クロスボーダーM&A


海外企業とのM&Aは、“異文化との交渉”です。日本企業同士のM&Aでは想定できない様な事態にも直面します。

私どもは、基本的に、日本企業側に立ち、海外企業による日本企業への買収案件の助言・支援を行います。我々は「(見も知らぬし、訪問したこともない)海外企業を買いなさい。」と無責任な行為は致しません。

海外企業による日本企業の買収でも、多くの注意するべき事があります。犯罪から身を護るのには、犯罪手口を知ることが有効ですが、M&Aでも同じです。悪徳外国企業による代表的な2つの詐欺手口をご紹介します。

1)企業精査(デュー・ディリジェンス)で技術ノウハウ等を調べあげ、自社に持ち出す手口に注意が必要です。この手口は、M&Aを装い、狙いをつけた日本企業にアプローチして、ノウハウなどを徹底的に調べ上げ、最終契約を結ばずに、日本企業のノウハウを盗み出す手口です。

2)経営危機の日本企業にアプローチし、最終M&A契約を締結後、取引金額の僅か1割を払い、残り9割を払わず、日本企業が経営破綻するのを待ち、この日本企業の資産を格安で取得する手口です。

中国人の一部には「軍事転用可能な民生技術を持つ日本企業を買収したい。」と言う者もおり、我が国の安全保障を脅かしかねない話に巻き込まれてしまうリスクがあります。

2018年8月アメリカ合衆国では、国防権限法2019(外国投資リスク審査現代化法を含む)が上下両院で共和党及び民主党の圧倒的多数で可決され、トランプ大統領が署名し成立しました。この法律により、対米投資委員会が審査する範囲が大幅に広がり権限も強化され、外国への技術流失に厳しい審査が行われるようになりました。欧州でも安全保障に関わる企業買収への規制が強化されようとしており、海外企業買収のあり方が大きく変わりました。

お金に色がないように、技術にも色がありません。技術の軍事転用を目的とするM&Aへの支援・助言は致しません。

一方、欧米企業の多くは、我が国と共通の価値観やM&Aのルールを有していますので、M&Aで前述の様なトラブルが起きたという話を耳にしません。

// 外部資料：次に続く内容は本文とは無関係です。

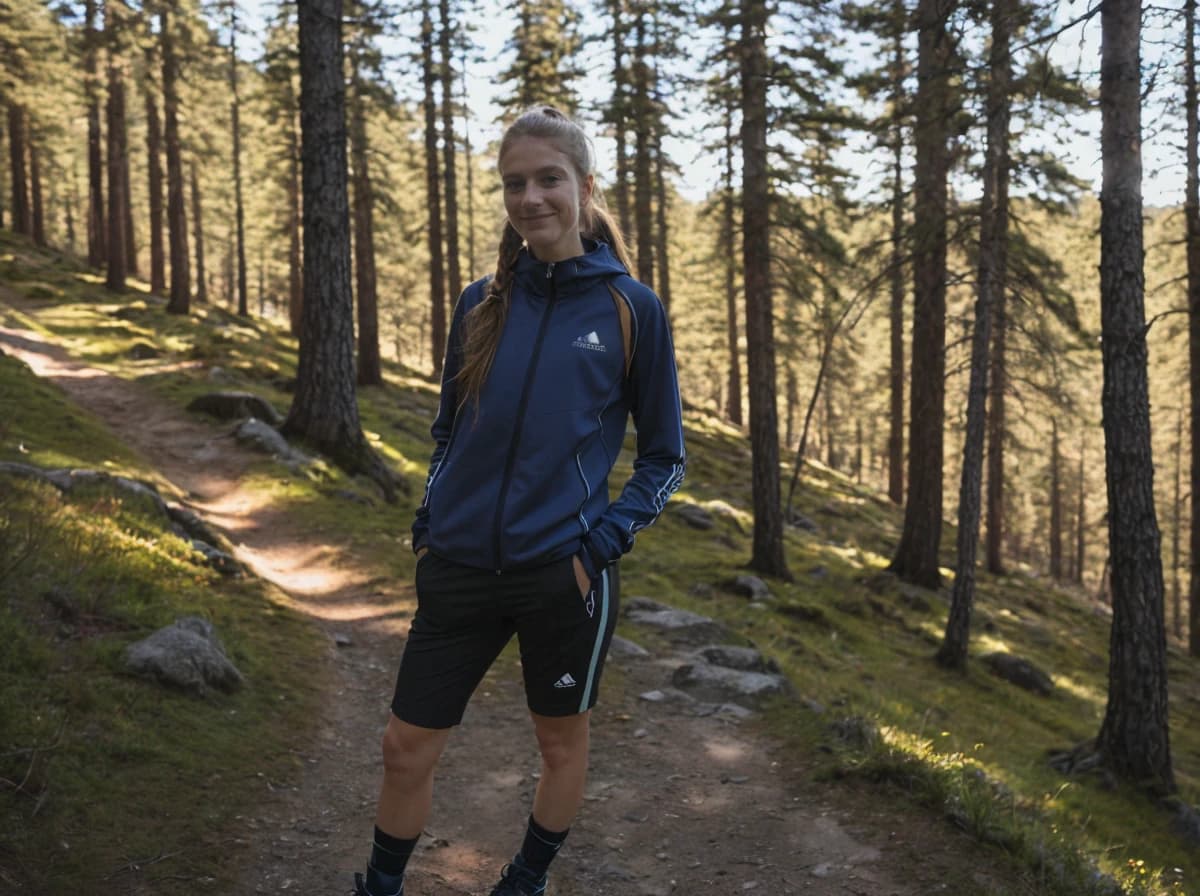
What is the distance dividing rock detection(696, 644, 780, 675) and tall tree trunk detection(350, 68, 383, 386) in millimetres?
17477

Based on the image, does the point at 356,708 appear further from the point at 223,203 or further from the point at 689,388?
the point at 689,388

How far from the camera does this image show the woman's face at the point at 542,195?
2.87 m

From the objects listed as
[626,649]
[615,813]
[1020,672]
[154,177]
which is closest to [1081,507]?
[1020,672]

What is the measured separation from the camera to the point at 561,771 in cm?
305

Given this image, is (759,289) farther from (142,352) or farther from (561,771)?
(142,352)

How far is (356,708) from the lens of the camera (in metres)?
6.42

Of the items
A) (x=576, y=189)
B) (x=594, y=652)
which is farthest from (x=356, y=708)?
(x=576, y=189)

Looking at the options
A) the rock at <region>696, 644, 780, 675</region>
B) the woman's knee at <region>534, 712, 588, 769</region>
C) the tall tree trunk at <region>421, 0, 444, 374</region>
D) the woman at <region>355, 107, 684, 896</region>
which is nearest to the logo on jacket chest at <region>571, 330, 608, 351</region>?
the woman at <region>355, 107, 684, 896</region>

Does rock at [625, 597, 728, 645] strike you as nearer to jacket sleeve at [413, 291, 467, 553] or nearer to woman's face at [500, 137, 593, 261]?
jacket sleeve at [413, 291, 467, 553]

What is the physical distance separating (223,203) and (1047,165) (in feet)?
140

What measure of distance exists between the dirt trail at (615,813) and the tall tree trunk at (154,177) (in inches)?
1038

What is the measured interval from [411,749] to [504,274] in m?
1.50

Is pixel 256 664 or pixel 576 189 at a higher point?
pixel 576 189

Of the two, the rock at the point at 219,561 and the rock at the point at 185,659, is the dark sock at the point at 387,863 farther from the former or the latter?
the rock at the point at 219,561
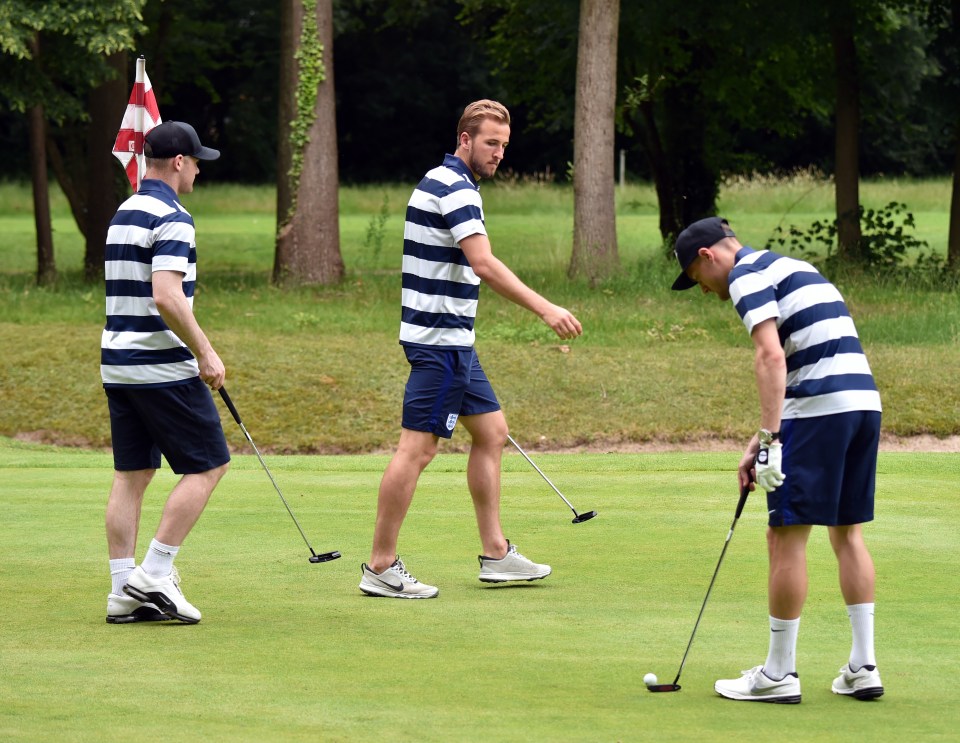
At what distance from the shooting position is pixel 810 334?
4.54 meters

この様に、海外企業とのM&Aは、相手国により変わります。相手側が我が国にどの様な感情を持っているかを念頭に置き、他社の失敗例を通じて彼らの手口を知ることが、海外企業によるM&Aを装った被害から貴社を護るのに有効です。

弊社は、我が国の国益に反するようなM&Aを助言・支援をせず、外国企業による悪質なM&Aから日本企業を護ることに主力を置いております。